--- START Listed entries ---
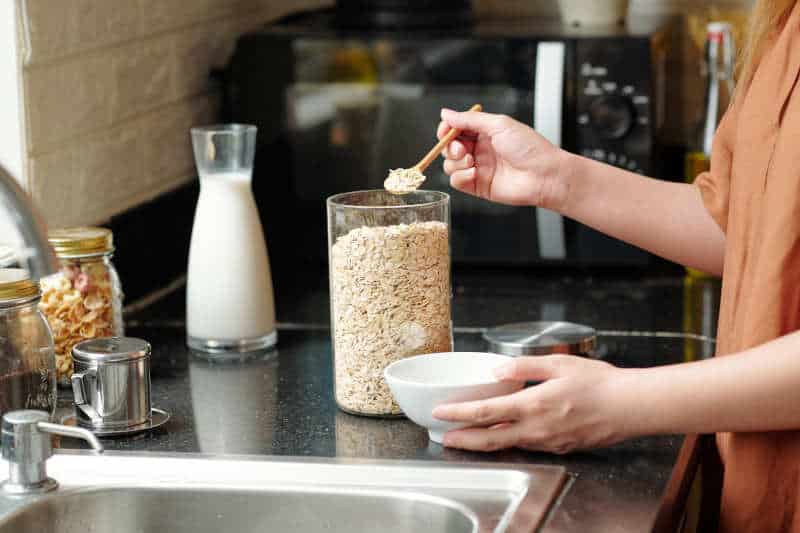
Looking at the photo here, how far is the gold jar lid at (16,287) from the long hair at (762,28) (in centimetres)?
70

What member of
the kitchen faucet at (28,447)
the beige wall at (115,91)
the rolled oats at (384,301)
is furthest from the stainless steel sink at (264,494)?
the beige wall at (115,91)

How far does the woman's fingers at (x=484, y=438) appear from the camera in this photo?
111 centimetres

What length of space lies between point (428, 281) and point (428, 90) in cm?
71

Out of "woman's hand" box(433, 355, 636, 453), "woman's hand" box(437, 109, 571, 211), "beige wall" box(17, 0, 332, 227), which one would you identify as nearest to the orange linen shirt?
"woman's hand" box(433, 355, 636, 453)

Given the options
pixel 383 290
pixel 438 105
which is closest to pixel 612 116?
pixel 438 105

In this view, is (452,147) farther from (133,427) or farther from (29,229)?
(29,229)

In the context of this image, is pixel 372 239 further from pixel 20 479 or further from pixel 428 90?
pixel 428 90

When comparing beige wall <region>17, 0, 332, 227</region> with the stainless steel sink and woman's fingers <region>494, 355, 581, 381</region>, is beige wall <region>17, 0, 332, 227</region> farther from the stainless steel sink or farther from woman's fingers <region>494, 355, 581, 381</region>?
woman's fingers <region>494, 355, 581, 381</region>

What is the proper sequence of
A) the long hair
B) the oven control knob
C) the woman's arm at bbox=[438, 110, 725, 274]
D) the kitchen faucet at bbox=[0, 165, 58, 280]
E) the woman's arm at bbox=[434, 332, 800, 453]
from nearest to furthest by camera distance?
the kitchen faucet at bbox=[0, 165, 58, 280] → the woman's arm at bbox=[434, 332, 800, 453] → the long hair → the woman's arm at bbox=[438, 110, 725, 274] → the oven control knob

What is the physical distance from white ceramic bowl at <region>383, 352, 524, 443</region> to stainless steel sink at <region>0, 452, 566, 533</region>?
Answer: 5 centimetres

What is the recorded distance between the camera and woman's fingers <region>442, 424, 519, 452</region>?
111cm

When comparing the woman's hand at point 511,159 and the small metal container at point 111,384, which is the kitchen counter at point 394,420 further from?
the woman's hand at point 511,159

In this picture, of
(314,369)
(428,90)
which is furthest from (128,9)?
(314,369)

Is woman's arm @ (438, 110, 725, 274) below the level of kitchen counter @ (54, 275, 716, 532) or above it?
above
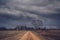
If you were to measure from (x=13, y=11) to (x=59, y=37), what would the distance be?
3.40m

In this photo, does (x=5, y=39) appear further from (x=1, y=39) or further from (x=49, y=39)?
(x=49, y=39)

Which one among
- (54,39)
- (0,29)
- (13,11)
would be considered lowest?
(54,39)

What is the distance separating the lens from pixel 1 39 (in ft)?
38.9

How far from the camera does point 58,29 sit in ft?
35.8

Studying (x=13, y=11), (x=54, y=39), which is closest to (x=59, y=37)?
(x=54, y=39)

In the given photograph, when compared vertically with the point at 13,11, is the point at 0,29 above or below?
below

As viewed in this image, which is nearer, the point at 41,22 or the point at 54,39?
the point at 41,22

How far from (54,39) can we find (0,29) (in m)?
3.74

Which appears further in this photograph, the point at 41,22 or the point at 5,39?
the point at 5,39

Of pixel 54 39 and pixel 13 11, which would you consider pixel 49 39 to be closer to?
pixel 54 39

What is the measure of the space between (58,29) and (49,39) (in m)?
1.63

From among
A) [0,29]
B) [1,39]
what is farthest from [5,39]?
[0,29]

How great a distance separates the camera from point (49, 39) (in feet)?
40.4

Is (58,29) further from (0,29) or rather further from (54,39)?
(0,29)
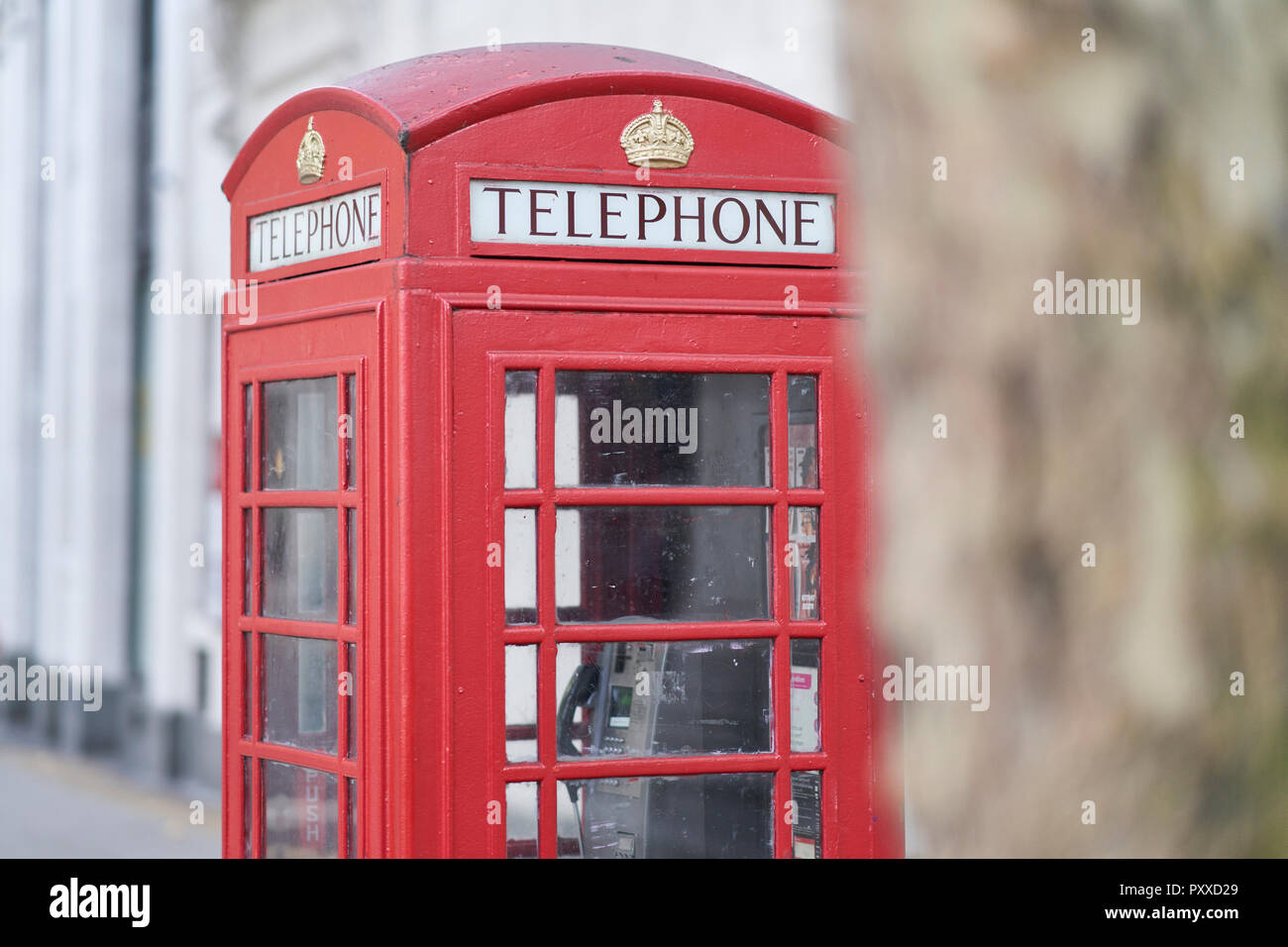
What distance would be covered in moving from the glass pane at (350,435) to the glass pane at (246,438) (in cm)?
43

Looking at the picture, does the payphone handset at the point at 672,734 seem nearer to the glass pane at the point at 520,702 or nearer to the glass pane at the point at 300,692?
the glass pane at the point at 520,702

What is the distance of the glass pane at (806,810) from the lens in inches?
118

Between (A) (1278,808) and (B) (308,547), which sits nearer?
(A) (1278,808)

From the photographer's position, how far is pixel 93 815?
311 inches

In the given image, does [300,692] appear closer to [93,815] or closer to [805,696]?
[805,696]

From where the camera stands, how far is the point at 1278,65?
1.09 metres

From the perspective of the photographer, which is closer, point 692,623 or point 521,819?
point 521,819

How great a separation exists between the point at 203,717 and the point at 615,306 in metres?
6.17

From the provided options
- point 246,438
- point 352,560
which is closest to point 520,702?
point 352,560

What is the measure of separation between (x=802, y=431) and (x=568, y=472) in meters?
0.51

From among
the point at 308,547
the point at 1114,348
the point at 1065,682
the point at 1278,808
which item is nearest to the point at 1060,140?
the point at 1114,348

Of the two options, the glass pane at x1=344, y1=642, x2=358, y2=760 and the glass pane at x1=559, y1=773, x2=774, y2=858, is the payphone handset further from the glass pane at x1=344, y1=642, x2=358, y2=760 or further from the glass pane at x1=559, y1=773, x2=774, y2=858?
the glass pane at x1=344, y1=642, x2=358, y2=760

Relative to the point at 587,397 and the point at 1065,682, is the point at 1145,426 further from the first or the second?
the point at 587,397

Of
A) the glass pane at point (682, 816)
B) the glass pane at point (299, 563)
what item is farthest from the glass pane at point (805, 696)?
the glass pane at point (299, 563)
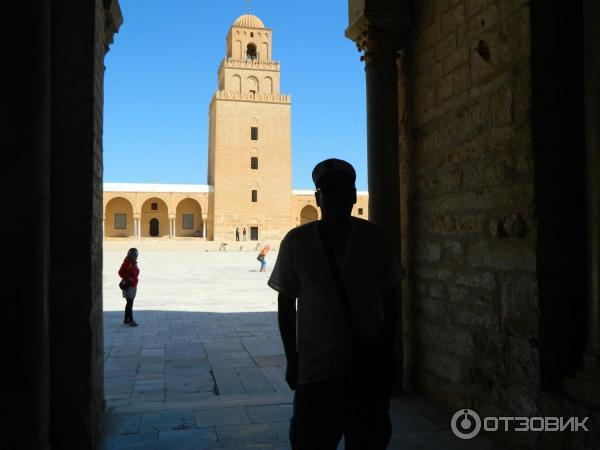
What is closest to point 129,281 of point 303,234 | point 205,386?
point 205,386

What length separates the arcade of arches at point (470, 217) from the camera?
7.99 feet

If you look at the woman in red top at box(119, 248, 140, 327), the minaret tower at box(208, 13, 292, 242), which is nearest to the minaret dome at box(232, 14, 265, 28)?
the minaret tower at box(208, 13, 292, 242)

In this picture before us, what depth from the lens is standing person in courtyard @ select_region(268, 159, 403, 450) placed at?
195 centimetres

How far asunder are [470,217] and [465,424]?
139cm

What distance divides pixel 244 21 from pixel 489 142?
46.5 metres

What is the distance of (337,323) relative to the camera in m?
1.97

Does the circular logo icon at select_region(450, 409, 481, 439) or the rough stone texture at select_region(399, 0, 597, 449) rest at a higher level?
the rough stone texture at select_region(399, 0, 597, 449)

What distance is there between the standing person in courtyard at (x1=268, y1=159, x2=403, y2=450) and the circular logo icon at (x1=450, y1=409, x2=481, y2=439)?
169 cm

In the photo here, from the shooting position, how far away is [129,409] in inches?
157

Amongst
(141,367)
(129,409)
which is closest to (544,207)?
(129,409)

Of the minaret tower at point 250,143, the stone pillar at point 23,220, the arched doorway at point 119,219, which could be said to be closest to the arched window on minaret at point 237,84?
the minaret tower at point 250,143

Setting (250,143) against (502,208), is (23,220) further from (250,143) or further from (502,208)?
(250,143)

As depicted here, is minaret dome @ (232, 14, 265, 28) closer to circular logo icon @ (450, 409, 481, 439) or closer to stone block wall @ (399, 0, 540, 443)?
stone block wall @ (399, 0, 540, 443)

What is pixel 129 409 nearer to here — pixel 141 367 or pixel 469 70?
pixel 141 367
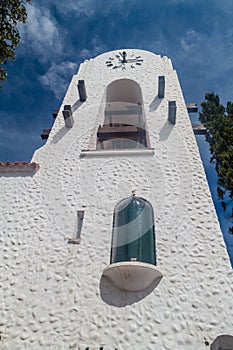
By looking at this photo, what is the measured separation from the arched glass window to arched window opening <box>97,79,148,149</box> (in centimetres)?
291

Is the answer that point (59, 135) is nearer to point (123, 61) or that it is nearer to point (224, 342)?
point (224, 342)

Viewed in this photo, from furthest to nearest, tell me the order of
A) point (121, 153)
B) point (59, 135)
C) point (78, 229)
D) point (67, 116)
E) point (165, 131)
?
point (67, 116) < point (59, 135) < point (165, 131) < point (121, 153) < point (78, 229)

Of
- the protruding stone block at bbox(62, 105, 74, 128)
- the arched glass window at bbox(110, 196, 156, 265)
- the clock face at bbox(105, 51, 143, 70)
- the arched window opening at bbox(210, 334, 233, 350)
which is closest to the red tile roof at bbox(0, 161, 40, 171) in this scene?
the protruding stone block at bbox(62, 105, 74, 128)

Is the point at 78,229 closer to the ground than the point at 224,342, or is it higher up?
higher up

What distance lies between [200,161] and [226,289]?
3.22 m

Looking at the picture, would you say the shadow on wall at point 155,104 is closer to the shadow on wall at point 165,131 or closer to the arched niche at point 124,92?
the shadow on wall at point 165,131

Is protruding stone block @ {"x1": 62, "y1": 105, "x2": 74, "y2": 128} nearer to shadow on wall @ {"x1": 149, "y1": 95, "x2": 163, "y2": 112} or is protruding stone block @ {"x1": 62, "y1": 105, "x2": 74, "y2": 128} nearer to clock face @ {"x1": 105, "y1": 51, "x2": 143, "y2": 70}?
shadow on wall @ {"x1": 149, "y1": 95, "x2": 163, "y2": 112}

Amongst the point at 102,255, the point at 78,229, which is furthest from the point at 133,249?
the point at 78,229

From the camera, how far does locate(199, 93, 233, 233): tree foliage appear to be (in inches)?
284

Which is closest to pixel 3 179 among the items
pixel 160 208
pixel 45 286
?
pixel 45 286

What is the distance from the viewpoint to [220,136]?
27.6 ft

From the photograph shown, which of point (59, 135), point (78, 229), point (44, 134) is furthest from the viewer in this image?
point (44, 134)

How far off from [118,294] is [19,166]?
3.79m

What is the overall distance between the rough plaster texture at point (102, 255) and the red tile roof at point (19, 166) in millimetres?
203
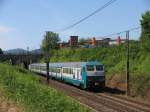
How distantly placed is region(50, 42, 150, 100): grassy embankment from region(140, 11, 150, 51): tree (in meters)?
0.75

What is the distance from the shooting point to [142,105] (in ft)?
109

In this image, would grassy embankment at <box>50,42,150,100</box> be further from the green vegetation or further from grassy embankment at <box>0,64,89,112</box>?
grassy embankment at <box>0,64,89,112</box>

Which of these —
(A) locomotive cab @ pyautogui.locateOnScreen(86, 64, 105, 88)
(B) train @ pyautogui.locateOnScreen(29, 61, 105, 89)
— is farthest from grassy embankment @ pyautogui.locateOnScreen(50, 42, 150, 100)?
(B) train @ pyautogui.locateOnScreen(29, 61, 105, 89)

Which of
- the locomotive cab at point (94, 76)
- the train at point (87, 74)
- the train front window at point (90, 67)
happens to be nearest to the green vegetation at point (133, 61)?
--- END Listed entries ---
**Direction:** Can you repeat the lines, starting at the first one and ending at the one containing "Answer: 5 centimetres", with "stainless steel sink" renamed to "metal basin" throughout, everything else unchanged, and the pictures left out?

**Response to this exercise:**
Looking at the photo here, how far is the gold jar lid at (16,287) from the long hair at (762,28) (in centimetres)?
70

What member of
the kitchen faucet at (28,447)
the beige wall at (115,91)
the rolled oats at (384,301)
is furthest from the metal basin at (264,494)?
the beige wall at (115,91)

How far does the woman's fingers at (x=484, y=438) appear from the camera in this photo?
111 centimetres

What length of space lies between point (428, 281) and point (428, 90) in cm?
71

Out of "woman's hand" box(433, 355, 636, 453), "woman's hand" box(437, 109, 571, 211), "beige wall" box(17, 0, 332, 227), which one would you identify as nearest to the orange linen shirt?
"woman's hand" box(433, 355, 636, 453)

Given the options
pixel 383 290
pixel 438 105
which is closest to pixel 612 116?
pixel 438 105

In this view, is (452,147) farther from (133,427) or farther from (29,229)?
(29,229)

In the context of this image, is pixel 372 239 further from pixel 20 479 or further from pixel 428 90?
pixel 428 90

When comparing beige wall <region>17, 0, 332, 227</region> with the metal basin and woman's fingers <region>494, 355, 581, 381</region>, is beige wall <region>17, 0, 332, 227</region> farther from the metal basin or farther from woman's fingers <region>494, 355, 581, 381</region>?
woman's fingers <region>494, 355, 581, 381</region>

What is the proper sequence of
A) the long hair
B) the oven control knob
C) the woman's arm at bbox=[438, 110, 725, 274]
D) the kitchen faucet at bbox=[0, 165, 58, 280]
E) the woman's arm at bbox=[434, 332, 800, 453]
from nearest to furthest by camera distance?
the kitchen faucet at bbox=[0, 165, 58, 280] → the woman's arm at bbox=[434, 332, 800, 453] → the long hair → the woman's arm at bbox=[438, 110, 725, 274] → the oven control knob

What is the physical distance from white ceramic bowl at <region>383, 352, 524, 443</region> to metal basin at <region>0, 452, 566, 533</region>?
Answer: 5 centimetres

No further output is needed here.